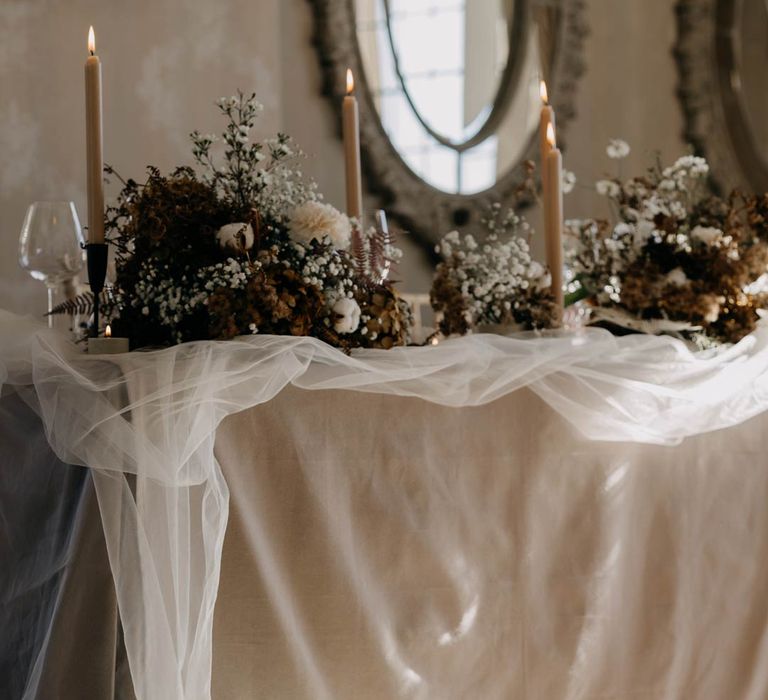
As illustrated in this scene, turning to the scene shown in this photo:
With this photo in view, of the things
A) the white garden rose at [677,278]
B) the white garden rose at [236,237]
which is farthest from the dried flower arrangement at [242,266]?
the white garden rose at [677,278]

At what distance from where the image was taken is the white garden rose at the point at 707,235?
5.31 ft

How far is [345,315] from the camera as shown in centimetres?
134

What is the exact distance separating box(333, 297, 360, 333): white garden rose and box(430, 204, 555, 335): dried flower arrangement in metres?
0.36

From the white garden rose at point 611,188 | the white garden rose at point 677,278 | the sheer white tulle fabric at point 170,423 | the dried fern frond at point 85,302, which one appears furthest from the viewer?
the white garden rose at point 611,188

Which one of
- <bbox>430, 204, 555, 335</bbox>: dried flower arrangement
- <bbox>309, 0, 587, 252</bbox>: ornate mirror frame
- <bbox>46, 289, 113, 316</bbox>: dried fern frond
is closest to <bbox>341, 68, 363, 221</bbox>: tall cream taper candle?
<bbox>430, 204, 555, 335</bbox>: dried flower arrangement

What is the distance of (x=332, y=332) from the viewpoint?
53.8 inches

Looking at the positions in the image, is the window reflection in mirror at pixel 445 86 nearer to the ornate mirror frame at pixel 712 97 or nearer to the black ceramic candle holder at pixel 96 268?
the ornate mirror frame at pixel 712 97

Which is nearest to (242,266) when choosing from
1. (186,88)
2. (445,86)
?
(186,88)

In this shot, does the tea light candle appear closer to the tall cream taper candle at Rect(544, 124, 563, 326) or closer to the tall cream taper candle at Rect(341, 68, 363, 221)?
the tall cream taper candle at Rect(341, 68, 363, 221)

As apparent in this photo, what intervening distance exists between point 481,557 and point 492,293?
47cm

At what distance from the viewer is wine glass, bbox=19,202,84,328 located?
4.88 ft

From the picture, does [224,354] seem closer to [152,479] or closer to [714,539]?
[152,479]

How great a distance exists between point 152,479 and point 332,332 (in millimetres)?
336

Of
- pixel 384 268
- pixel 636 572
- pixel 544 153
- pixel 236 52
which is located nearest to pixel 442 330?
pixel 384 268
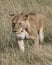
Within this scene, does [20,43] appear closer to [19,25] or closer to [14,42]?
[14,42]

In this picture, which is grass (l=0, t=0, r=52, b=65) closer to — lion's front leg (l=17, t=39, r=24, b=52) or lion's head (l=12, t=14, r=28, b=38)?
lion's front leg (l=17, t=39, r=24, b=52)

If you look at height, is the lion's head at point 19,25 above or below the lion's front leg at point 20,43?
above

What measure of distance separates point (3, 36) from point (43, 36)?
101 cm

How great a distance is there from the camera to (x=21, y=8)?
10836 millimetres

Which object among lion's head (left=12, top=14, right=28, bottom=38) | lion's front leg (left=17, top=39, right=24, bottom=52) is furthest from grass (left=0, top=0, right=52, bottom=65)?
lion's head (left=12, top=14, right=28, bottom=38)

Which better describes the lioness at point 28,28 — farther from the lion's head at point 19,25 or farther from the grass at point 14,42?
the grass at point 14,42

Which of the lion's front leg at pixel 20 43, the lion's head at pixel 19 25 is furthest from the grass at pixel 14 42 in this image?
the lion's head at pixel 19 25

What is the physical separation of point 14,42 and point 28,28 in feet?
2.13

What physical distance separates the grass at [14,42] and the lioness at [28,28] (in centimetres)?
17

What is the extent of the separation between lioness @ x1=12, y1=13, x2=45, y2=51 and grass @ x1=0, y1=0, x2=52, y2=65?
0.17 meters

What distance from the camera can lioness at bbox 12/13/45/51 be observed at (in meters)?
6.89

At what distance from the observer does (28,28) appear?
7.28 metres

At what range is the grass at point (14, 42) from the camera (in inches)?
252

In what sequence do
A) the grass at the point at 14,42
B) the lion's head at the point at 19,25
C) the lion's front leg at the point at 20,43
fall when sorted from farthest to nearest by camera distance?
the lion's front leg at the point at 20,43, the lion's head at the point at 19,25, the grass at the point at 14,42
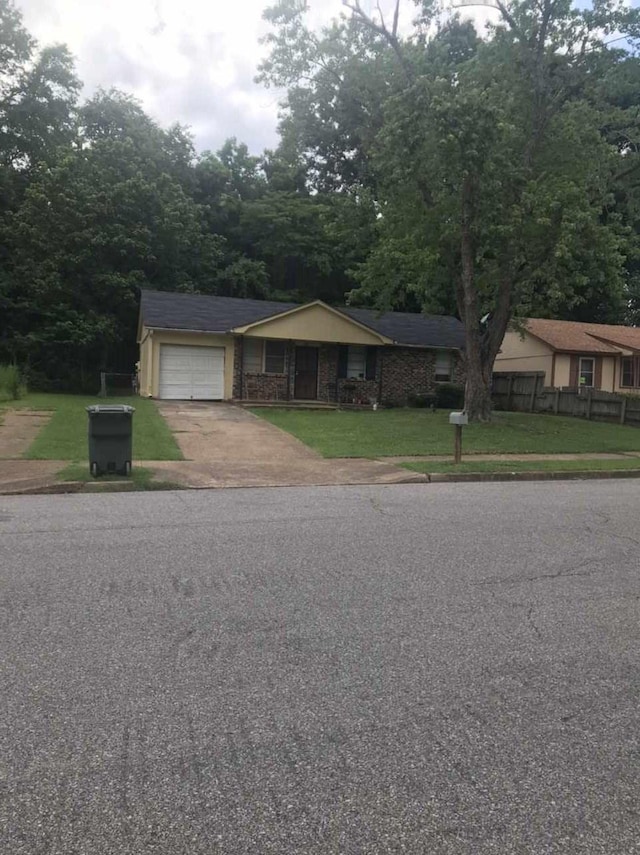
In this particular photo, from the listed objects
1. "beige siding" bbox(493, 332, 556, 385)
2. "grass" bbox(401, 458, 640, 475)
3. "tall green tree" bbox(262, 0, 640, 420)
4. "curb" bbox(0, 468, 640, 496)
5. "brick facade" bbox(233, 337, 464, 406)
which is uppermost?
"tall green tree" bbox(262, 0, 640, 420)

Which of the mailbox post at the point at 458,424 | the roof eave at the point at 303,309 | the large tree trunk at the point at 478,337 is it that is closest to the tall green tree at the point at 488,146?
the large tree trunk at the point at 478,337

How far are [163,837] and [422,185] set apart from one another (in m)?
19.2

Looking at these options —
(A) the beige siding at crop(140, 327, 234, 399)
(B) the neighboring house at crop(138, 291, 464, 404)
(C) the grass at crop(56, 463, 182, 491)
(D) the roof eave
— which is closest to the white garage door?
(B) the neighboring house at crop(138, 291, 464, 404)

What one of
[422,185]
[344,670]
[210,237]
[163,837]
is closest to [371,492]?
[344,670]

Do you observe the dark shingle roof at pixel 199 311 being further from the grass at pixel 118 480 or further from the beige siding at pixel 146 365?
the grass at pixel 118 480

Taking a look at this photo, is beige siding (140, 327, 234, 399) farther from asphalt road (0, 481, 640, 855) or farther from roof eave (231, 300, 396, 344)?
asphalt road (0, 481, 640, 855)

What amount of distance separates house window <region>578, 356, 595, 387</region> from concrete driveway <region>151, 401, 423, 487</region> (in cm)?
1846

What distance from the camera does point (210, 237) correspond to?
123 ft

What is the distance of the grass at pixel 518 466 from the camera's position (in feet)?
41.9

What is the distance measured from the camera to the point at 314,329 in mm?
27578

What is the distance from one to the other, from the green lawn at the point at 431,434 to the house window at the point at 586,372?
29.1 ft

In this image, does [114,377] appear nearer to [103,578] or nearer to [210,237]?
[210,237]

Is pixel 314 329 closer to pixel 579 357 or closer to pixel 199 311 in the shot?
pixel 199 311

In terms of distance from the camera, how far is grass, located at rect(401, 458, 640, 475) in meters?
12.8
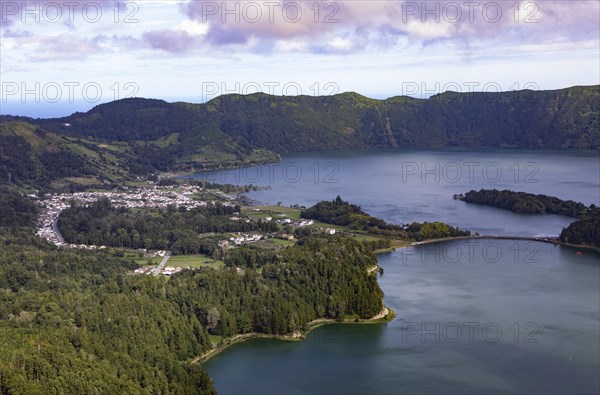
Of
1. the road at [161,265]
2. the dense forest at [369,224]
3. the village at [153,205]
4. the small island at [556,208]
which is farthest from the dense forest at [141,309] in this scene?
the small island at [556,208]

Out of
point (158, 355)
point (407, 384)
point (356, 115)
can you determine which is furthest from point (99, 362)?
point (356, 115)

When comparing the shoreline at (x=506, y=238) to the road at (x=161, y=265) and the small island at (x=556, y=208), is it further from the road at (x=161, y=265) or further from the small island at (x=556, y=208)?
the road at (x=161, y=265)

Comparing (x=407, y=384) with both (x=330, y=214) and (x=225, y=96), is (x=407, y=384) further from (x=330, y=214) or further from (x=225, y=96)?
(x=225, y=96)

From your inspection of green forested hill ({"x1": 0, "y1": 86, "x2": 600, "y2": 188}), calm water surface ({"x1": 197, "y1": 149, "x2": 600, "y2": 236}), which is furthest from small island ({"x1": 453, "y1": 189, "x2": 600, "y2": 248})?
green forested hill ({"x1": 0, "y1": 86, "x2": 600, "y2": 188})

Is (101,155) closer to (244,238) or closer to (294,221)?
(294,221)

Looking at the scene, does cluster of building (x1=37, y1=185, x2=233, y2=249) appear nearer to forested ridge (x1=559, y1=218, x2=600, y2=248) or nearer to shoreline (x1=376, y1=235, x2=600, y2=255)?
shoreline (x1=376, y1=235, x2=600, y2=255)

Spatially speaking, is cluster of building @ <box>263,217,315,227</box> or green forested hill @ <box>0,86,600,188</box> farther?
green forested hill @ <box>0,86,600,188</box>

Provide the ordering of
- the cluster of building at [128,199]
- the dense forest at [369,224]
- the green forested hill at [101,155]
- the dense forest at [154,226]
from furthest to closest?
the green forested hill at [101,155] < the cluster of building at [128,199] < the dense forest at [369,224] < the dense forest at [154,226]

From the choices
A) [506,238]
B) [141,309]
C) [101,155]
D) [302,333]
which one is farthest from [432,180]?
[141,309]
──────
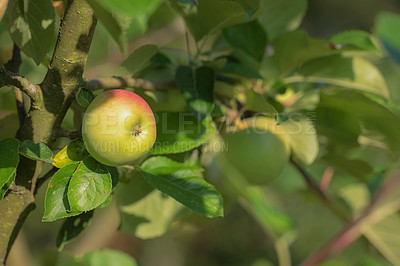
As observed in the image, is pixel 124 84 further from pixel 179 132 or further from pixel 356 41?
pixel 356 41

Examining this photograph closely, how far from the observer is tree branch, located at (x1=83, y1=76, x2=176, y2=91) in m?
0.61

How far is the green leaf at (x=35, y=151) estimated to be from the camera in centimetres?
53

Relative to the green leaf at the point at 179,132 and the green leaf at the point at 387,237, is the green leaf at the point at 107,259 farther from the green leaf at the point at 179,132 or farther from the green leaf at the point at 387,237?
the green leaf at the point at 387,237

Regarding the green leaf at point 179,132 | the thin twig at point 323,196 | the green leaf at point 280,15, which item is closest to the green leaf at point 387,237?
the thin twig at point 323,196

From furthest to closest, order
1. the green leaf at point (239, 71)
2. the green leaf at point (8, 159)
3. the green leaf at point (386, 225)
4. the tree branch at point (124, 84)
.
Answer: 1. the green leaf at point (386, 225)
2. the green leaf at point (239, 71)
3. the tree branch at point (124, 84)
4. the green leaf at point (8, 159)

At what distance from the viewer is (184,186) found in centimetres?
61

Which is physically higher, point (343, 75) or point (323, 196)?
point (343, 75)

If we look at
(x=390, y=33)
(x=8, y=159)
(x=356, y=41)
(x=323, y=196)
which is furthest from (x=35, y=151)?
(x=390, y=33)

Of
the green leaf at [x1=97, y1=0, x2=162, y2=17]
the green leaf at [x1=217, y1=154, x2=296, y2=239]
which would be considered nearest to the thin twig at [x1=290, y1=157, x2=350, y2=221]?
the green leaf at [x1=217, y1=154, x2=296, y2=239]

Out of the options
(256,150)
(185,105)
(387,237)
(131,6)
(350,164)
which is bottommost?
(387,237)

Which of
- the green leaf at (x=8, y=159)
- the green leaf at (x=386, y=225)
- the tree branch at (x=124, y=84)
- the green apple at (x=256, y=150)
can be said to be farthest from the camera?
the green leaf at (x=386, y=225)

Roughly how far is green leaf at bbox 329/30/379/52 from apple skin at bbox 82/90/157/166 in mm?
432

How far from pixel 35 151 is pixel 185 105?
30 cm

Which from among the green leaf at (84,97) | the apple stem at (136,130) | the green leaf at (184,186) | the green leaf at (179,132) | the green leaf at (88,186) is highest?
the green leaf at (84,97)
──────
Identifique e copie cada linha dos itens acima em que aparece a palavra "feet". A diferença entre maiúsculas e minúsculas conta.

What is the physical separation of point 14,42 and point 28,28 in feet?
What is the distance of the grass at pixel 518 466 from the camera's position (in feet)?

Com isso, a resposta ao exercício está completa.